If Europeans want to keep the deal and continue to trade with Iran, they will have to think long and hard about which instruments they are willing to apply.
One option is to revive the so-called blocking regulation dating back to the late 1990s, which shielded European companies from the extraterritorial effects of US sanctions. It will be hard to implement —given the diverging interests of the 28 member states —and it may be insufficient, at least initially, to make European companies believe that their Iran business interests are safe.
Yet, it would be an important political signal —both to Washington and Tehran —that the EU is serious about maintaining the deal.
Another possibility for Europe is to improve the financing conditions of trade with Iran, e.g. by offering euro-denominated credit lines or project financing from the European Investment Bank. This would at least allow medium-sized companies without a stake in the US market to pursue legitimate business with Iran, for which currently no major international banking finance is available.

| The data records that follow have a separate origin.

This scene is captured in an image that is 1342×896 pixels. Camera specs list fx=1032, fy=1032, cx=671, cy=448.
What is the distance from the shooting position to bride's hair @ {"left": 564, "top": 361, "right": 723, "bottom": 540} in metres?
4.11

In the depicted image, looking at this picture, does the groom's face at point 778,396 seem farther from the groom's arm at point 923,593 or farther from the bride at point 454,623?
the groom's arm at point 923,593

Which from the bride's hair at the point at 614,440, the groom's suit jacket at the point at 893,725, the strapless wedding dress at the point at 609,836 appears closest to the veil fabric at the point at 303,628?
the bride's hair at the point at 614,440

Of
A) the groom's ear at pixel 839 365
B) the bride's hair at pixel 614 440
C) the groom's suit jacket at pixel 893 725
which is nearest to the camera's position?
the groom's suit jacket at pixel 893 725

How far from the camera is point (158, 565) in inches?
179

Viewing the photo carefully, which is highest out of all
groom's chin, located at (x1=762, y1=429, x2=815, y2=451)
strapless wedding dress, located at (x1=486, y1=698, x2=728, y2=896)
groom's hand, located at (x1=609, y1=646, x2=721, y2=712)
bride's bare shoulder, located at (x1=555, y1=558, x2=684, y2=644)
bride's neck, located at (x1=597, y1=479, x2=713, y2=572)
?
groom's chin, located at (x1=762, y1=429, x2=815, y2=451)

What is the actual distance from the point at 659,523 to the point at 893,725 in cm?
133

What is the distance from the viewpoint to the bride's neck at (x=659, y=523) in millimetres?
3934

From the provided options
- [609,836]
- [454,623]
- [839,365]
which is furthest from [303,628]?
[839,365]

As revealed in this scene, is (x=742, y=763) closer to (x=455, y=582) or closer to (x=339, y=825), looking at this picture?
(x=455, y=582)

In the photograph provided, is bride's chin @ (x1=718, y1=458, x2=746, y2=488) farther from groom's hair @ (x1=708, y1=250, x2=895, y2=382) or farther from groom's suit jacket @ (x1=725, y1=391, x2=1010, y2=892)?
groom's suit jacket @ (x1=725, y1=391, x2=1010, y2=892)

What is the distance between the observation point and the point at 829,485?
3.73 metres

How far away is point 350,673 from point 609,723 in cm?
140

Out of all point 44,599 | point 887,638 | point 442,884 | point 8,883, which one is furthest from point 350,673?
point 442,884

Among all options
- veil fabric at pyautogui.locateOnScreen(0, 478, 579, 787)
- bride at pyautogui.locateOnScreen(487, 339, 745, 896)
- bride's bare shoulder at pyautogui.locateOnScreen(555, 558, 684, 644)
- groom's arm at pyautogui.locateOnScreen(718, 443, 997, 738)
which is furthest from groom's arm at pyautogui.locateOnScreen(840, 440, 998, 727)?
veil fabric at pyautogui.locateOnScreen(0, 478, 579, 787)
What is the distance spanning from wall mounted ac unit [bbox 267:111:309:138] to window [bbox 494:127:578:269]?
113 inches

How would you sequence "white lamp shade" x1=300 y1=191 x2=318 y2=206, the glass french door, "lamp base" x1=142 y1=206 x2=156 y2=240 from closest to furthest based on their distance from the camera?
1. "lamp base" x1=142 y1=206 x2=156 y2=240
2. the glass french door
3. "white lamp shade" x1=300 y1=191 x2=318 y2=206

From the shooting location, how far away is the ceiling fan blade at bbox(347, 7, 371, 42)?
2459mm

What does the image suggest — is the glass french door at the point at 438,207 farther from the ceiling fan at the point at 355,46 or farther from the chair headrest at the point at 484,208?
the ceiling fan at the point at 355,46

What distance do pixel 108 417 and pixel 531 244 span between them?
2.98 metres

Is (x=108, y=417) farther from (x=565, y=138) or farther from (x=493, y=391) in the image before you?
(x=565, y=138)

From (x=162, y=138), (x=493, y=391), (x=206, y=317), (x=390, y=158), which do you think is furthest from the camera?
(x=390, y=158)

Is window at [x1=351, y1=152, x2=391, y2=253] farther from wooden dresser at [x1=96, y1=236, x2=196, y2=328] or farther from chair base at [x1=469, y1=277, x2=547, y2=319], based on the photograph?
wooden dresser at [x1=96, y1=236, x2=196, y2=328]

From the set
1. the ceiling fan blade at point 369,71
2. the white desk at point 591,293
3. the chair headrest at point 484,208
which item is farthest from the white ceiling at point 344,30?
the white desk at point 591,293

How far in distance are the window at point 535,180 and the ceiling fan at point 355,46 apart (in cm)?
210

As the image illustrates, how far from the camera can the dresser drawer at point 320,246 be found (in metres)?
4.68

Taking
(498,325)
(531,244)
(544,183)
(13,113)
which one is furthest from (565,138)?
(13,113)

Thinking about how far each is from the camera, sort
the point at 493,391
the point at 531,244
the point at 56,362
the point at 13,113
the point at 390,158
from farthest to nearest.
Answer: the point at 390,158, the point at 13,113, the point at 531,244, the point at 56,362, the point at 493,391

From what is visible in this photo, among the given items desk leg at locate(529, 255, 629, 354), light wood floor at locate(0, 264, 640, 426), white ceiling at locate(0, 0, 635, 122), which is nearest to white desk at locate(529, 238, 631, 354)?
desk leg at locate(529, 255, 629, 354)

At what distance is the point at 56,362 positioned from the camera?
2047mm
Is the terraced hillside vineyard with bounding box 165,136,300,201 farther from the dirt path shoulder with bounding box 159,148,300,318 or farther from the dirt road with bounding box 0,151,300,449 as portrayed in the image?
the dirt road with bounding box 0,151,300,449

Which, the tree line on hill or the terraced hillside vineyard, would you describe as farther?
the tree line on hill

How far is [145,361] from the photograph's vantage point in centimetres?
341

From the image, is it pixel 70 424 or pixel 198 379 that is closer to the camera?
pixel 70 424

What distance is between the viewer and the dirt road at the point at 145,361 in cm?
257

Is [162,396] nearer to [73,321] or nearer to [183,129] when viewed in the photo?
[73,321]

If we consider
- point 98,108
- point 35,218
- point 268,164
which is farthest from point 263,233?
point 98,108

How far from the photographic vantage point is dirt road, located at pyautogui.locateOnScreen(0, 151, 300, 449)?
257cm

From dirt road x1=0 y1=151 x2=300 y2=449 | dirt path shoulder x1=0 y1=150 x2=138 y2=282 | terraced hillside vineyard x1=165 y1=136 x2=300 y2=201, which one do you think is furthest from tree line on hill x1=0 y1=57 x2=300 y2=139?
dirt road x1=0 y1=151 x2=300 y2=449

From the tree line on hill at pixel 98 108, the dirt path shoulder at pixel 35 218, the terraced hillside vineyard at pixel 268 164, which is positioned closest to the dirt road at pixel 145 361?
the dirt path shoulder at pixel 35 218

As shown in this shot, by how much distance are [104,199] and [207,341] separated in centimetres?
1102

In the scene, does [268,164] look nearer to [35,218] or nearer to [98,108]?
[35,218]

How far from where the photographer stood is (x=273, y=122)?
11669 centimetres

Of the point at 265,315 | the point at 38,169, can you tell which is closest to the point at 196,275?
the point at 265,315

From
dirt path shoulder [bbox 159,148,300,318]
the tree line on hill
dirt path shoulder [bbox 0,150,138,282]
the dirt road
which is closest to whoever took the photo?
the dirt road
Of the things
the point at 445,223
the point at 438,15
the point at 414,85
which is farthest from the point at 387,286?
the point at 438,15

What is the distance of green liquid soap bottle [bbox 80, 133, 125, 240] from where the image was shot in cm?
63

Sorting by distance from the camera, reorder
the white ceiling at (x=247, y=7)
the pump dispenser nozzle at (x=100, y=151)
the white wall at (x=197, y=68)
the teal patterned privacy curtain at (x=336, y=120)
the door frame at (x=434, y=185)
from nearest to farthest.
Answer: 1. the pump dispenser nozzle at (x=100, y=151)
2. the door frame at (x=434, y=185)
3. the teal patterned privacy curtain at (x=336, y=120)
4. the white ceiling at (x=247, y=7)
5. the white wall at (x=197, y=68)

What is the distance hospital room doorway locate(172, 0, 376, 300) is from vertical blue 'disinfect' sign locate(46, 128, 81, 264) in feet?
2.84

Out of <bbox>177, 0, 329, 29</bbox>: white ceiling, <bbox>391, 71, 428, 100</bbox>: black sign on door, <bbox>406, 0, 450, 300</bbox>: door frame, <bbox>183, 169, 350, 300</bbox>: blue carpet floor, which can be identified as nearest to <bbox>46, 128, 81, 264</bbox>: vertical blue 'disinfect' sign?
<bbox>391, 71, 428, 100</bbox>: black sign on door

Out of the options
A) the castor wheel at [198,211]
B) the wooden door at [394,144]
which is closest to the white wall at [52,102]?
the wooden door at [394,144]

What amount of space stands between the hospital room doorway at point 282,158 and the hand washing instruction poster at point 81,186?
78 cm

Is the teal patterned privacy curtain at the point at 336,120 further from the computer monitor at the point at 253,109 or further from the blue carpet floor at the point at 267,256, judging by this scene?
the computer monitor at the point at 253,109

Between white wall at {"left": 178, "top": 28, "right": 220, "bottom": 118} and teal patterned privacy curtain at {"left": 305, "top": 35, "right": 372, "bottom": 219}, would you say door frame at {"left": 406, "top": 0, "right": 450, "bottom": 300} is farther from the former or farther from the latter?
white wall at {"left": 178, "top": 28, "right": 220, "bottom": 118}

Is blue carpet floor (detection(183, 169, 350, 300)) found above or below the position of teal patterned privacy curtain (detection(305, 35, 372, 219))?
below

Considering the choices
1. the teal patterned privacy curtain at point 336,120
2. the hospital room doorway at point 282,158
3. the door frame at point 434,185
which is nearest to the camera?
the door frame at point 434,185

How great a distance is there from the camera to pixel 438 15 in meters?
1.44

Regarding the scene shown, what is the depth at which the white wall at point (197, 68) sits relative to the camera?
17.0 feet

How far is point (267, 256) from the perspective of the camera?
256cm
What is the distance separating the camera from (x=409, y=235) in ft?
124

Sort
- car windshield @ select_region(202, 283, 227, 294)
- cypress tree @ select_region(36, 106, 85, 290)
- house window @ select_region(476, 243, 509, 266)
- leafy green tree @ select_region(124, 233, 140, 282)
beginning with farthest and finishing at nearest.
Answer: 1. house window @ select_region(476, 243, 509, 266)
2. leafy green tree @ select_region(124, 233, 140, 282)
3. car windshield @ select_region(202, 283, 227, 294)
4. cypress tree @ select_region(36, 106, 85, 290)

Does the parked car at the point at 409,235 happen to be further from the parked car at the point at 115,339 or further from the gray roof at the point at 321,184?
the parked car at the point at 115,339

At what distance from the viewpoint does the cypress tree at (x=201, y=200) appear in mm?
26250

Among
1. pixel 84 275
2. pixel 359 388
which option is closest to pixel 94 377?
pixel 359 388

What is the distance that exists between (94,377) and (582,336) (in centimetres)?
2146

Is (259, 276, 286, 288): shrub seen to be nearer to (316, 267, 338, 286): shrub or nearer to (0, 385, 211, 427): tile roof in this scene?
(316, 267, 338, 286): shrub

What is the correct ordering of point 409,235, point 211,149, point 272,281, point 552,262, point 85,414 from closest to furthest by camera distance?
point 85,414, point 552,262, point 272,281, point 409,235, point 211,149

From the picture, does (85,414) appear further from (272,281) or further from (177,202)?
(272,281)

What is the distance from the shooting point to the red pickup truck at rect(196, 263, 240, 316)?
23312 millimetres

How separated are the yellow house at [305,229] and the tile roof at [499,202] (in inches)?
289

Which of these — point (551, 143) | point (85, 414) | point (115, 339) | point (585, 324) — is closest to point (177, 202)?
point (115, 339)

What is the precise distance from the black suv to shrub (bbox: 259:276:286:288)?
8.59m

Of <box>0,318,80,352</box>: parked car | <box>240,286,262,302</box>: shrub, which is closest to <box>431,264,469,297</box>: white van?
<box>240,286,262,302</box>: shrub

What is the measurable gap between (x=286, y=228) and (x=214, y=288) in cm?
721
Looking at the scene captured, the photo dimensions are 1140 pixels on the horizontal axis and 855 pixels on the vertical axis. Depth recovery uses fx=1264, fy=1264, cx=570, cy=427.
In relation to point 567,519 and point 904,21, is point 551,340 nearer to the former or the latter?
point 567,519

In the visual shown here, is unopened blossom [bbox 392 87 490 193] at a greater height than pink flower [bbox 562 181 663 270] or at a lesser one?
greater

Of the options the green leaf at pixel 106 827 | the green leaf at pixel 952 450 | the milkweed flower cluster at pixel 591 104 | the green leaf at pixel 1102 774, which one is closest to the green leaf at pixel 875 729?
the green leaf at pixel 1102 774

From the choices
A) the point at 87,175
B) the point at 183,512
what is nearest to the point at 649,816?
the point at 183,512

Without a doubt, any of the aforementioned steps Europeans would take would likely intensify the trade standoff that Trump has set off by imposing tariffs on steel and aluminium. Nevertheless, it will be crucial to maintain European unity, among the E3 as much as among all 28 member states.
The drastic and reckless decision taken by the US president should propel Europeans to stand their ground. On November 9, 2016, they woke up to the news of Donald Trump’s electoral victory; exactly 18 months later, Europe Day 2018 should mark the beginning of a more independent role for Europe in the world.